• Question: how big is a comet

    Asked by chantalle to Ed, Katie, Sam, Steve, Vera on 21 Jun 2011.
    • Photo: Sam Tazzyman

      Sam Tazzyman answered on 21 Jun 2011:


      I don’t know this at all, but Wikipedia says comets “range from about 100 meters to more than 40 kilometres across”.

    • Photo: Katie Marriott

      Katie Marriott answered on 21 Jun 2011:


      Comets can range from anything from the size of a golf ball to something bigger than the UK.

    • Photo: Vera Weisbecker

      Vera Weisbecker answered on 21 Jun 2011:


      Comets are just anything that hurtles through space, right? So there shouldn’t be a size limit?

    • Photo: Steven Daly

      Steven Daly answered on 21 Jun 2011:


      Comets are basically big dirty snowballs, mostly made of ice.
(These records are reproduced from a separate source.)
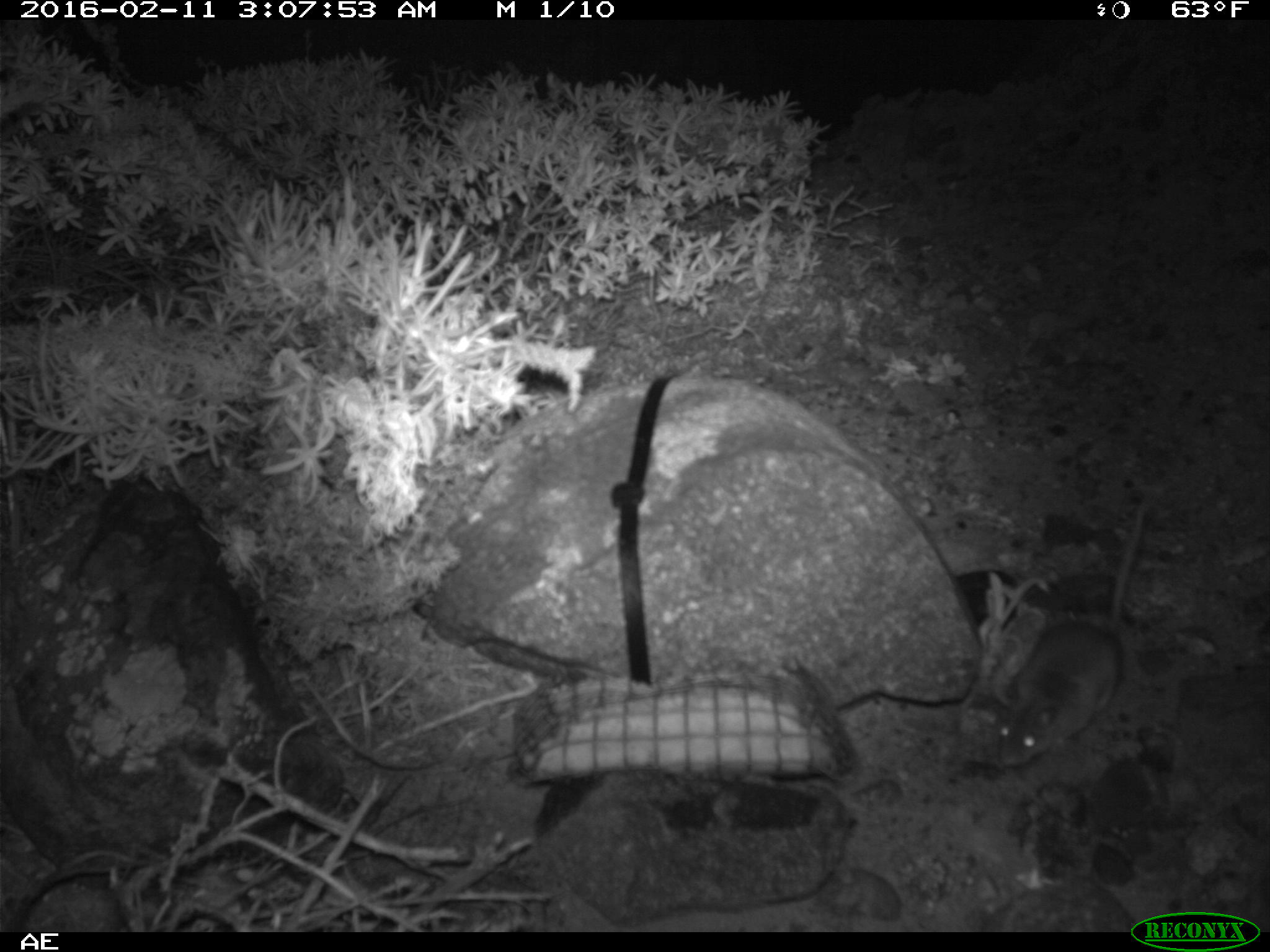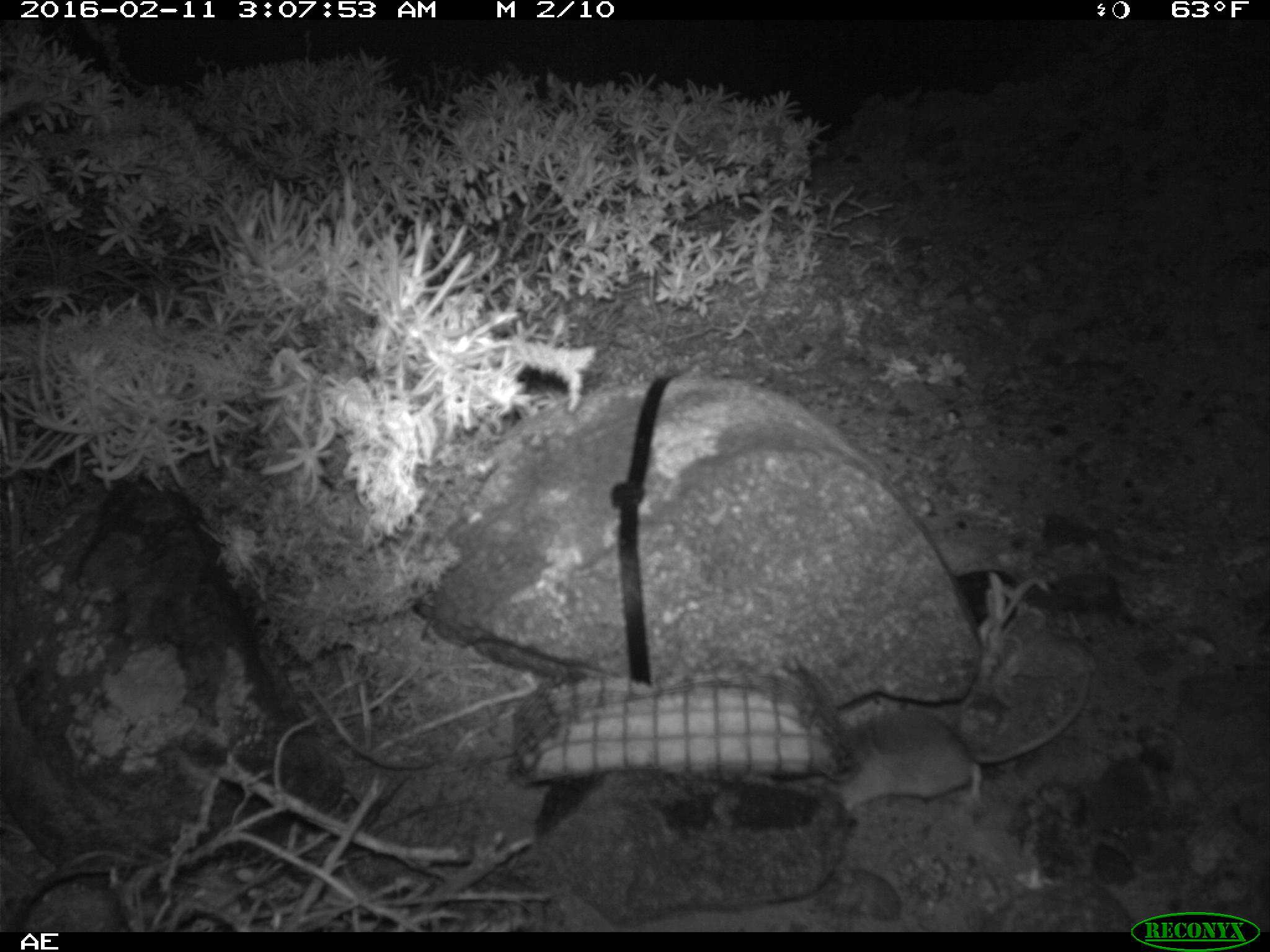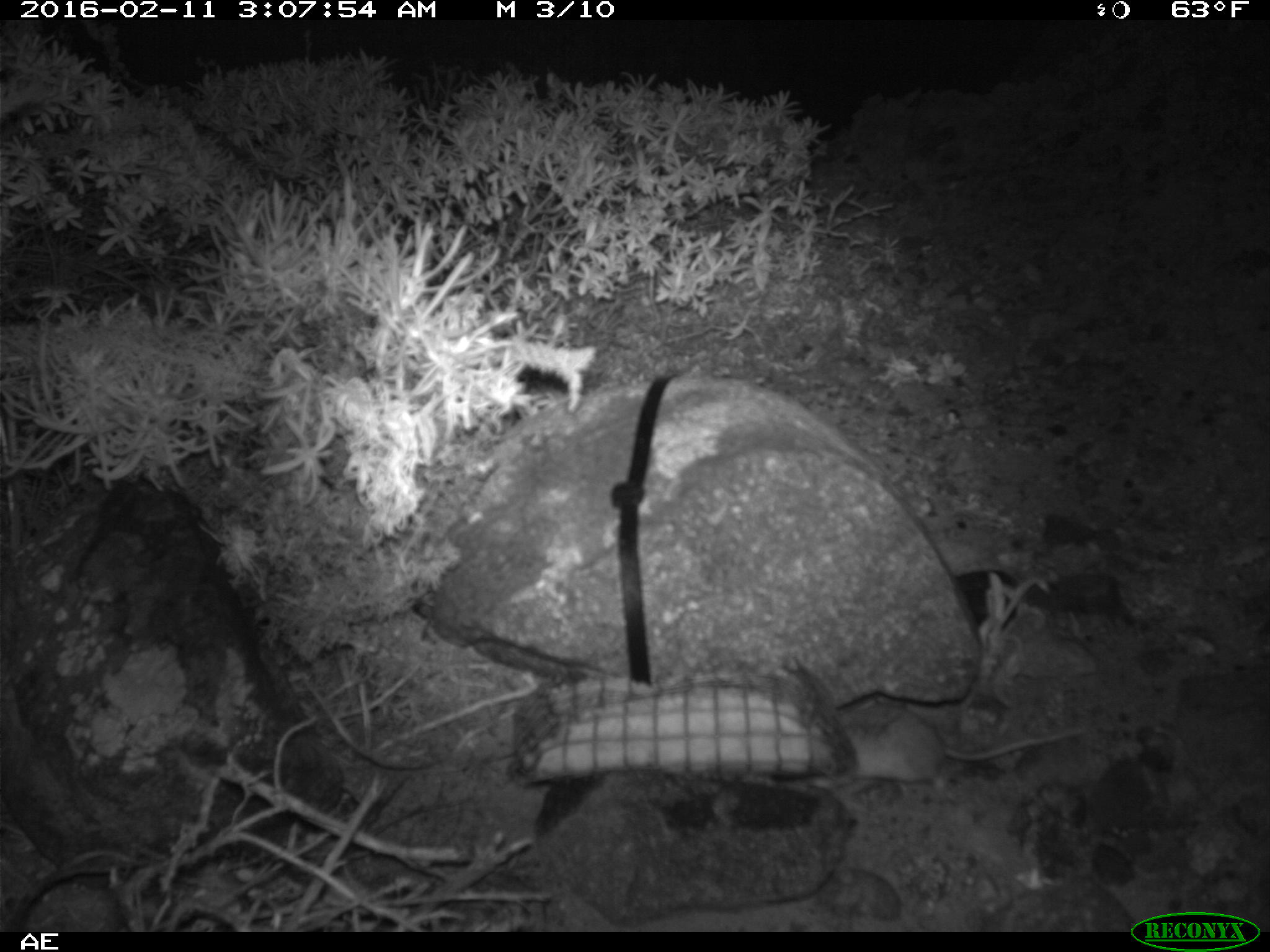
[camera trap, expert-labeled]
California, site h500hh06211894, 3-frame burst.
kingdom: Animalia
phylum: Chordata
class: Mammalia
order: Rodentia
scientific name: Rodentia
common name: rodent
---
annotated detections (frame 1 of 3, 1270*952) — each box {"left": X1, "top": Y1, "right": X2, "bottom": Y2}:
rodent: {"left": 997, "top": 486, "right": 1154, "bottom": 767}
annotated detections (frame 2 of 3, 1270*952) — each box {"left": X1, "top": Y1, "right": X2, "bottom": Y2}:
rodent: {"left": 824, "top": 659, "right": 1096, "bottom": 816}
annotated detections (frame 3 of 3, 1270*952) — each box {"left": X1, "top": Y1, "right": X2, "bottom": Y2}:
rodent: {"left": 838, "top": 698, "right": 1085, "bottom": 794}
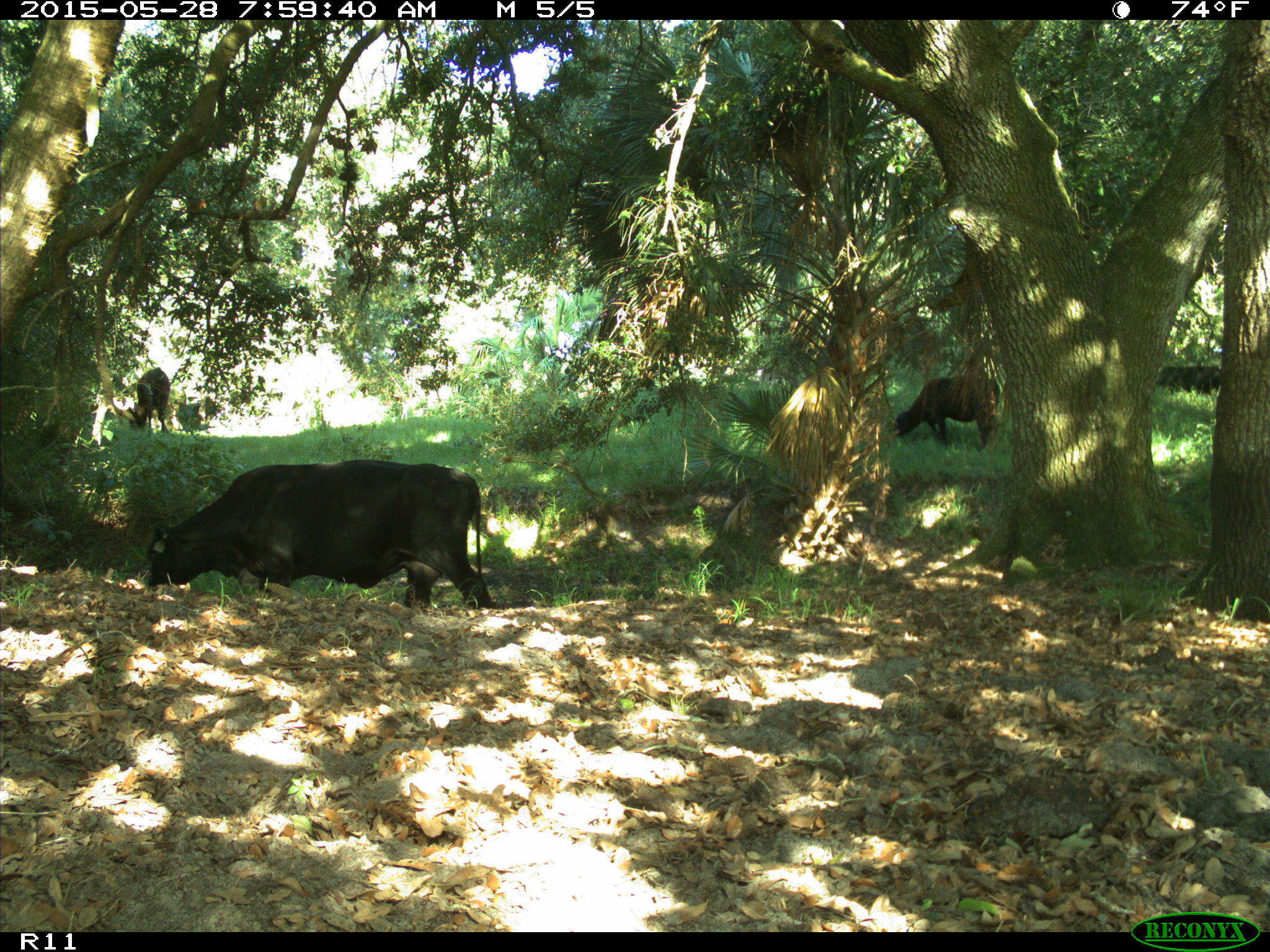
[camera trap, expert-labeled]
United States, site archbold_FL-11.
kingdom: Animalia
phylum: Chordata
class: Mammalia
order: Artiodactyla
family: Bovidae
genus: Bos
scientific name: Bos taurus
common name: domestic cow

They mostly come from something called the Oort cloud which surrounds our solar system. As has been said they can be pretty much any size, but they tend not to be much more than 100 km across. As they pass close to the sun they lose mass – that is what we see in their tail – and get smaller. Eventually they will be all gone.

      The debris that is int he tail of a comet is actually what causes meteor showers too.